EXTRAIT ::

Comment je suis devenu communiste libertaire

Cette année, le feuilleton-fleuve de France Culture qui court sur juillet-août, c'est Vie et destin, titre pléonastique s'il en est de Vassili Grossman.
Autant j'avais été happé par Le comte de Monte-Cristo voici quatre ans, autant là ça me disait vraiment rien, non merci, pas envie.
Mais allez savoir pourquoi, aujourd'hui je me suis demandé pourquoi ça me débectait ainsi a priori.
J'ai un peu réfléchi… et puis j'ai compris — enfin plutôt, je me suis souvenu : je confondais avec L'homme de Kiev, de Malamud.

L’homme de Kiev, que ce farceur de Deleuze cite en épigraphe de son Spinoza. Philosophie pratique. L’homme de Kiev est ce pauvre juif qui a acheté pour 1 kopek une traduction de L'Éthique de Spinoza chez un brocanteur tout en regrettant de gaspiller un argent durement gagné, et qui confesse à ses juges :

« Plus tard j’en ai lu quelques pages, et puis j’ai continué comme si une rafale de vent me poussait dans le dos. Je n’ai pas tout compris, comme je vous l’ai dit, mais dès que l’on touche à des idées pareilles, c’est comme si on enfourchait un balai de sorcière. Je n’étais plus le même homme. »

DONNÉES FOURNIES ::
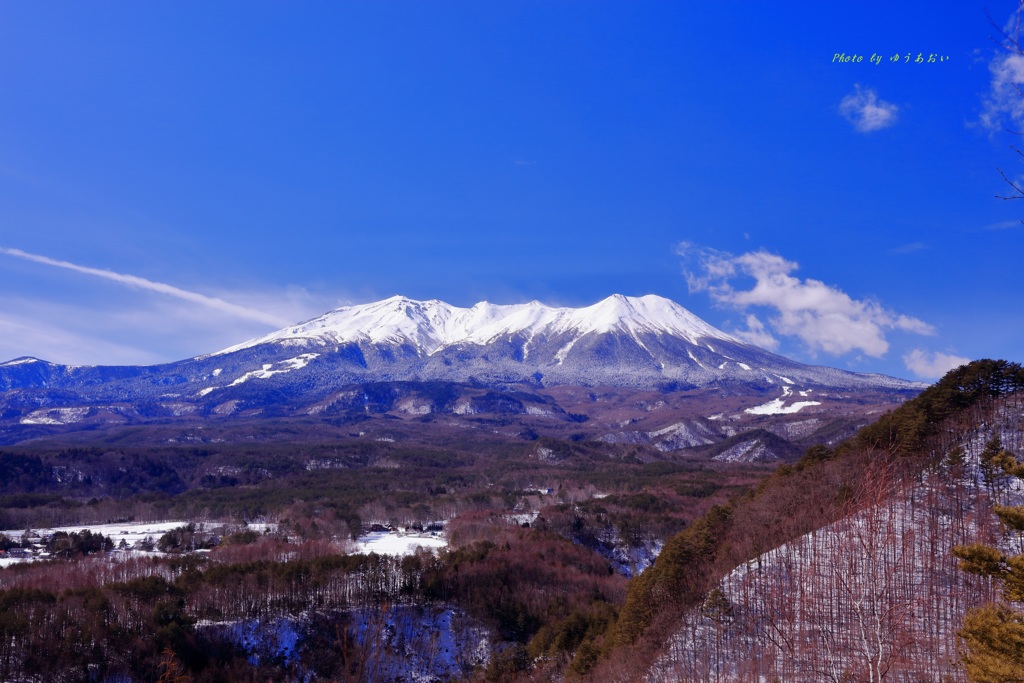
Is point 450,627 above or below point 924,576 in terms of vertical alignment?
below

CONSIGNES ::
[a] Dans l'extrait, avec quelle œuvre Vie et destin se trouvait-il confondu ?
[b] Reproduisez le passage de l'extrait qui s'ouvre sur les mots contenant « Comment je suis » et se termine par « merci, pas envie. ».
Répondez en vous fondant uniquement sur l'extrait.

CORRIGÉ ::
[a] Avec L'homme de Kiev, de Malamud.

[b]
Comment je suis devenu communiste libertaire

Cette année, le feuilleton-fleuve de France Culture qui court sur juillet-août, c'est Vie et destin, titre pléonastique s'il en est de Vassili Grossman.
Autant j'avais été happé par Le comte de Monte-Cristo voici quatre ans, autant là ça me disait vraiment rien, non merci, pas envie.